Revisiting the radio interferometer measurement equation. IV. A generalized tensor formalism

TL;DR

This paper introduces a tensor-based formalism for radio interferometry measurement equations, overcoming limitations of the traditional matrix approach, and enabling more comprehensive modeling of modern observational scenarios.

Contribution

It develops a generalized tensor formalism for the radio interferometer measurement equation, extending its applicability to complex scenarios like wide-field polarimetry and phased array feeds.

Findings

Tensor formalism describes beamforming, mutual coupling, and wide-field polarimetry.

Tensor equations reduce to 2x2 RIME under certain assumptions.

Proposes methods for practical implementation of tensor equations.

Abstract

The radio interferometer measurement equation (RIME), especially in its 2x2 form, has provided a comprehensive matrix-based formalism for describing classical radio interferometry and polarimetry, as shown in the previous three papers of this series.
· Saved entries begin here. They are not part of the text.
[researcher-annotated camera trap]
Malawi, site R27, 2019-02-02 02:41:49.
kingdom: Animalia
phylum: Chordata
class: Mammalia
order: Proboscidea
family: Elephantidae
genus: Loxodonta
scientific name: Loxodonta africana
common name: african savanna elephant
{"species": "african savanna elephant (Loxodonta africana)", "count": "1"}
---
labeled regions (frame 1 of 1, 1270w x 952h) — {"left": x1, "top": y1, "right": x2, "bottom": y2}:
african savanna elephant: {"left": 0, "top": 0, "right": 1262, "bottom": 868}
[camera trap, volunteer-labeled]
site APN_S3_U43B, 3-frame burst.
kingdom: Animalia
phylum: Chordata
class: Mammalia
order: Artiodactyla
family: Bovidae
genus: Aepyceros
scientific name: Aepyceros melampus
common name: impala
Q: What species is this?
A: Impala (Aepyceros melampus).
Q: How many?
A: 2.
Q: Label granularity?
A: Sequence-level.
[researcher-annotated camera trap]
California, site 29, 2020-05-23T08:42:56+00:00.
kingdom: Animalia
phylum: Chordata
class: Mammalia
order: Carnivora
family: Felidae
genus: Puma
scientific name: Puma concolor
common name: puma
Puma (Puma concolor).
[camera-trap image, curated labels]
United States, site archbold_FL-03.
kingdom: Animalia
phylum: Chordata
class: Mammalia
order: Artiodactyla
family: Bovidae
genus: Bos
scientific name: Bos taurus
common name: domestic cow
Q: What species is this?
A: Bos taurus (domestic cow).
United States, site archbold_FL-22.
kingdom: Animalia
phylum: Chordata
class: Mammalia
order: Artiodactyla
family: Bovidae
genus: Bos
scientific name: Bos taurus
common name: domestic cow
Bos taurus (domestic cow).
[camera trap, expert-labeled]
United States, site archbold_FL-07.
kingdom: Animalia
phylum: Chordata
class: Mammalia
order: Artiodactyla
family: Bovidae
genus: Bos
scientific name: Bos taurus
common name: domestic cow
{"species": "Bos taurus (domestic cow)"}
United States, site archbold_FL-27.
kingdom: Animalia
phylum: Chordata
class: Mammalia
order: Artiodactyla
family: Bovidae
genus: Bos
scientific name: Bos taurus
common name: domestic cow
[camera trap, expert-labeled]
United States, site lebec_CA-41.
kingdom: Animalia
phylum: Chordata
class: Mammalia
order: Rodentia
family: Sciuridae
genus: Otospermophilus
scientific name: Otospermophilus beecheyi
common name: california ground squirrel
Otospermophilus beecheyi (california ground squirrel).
However, recent practical and theoretical developments, such as phased array feeds (PAFs), aperture arrays (AAs) and wide-field polarimetry, are exposing limitations of the formalism. This paper aims to develop a more general formalism that can be used to both clearly define the limitations of the matrix RIME, and to describe observational scenarios that lie outside these limitations. Some assumptions underlying the matrix RIME are explicated and analysed in detail. To this purpose, an array correlation matrix (ACM) formalism is explored. This proves of limited use; it is shown that matrix algebra is simply not a sufficiently flexible tool for the job. To overcome these limitations, a more general formalism based on tensors and the Einstein notation is proposed and explored both theoretically, and with a view to practical implementations. The tensor formalism elegantly yields generalized RIMEs describing beamforming, mutual coupling, and wide-field polarimetry in one equation. It is shown that under the explicated assumptions, tensor equations reduce to the 2x2 RIME. From a practical point of view, some methods for implementing tensor equations in an optimal way are proposed and analysed. The tensor RIME is a powerful means of describing observational scenarios not amenable to the matrix RIME. Even in cases where the latter remains applicable, the tensor formalism can be a valuable tool for understanding the limits of such applicability.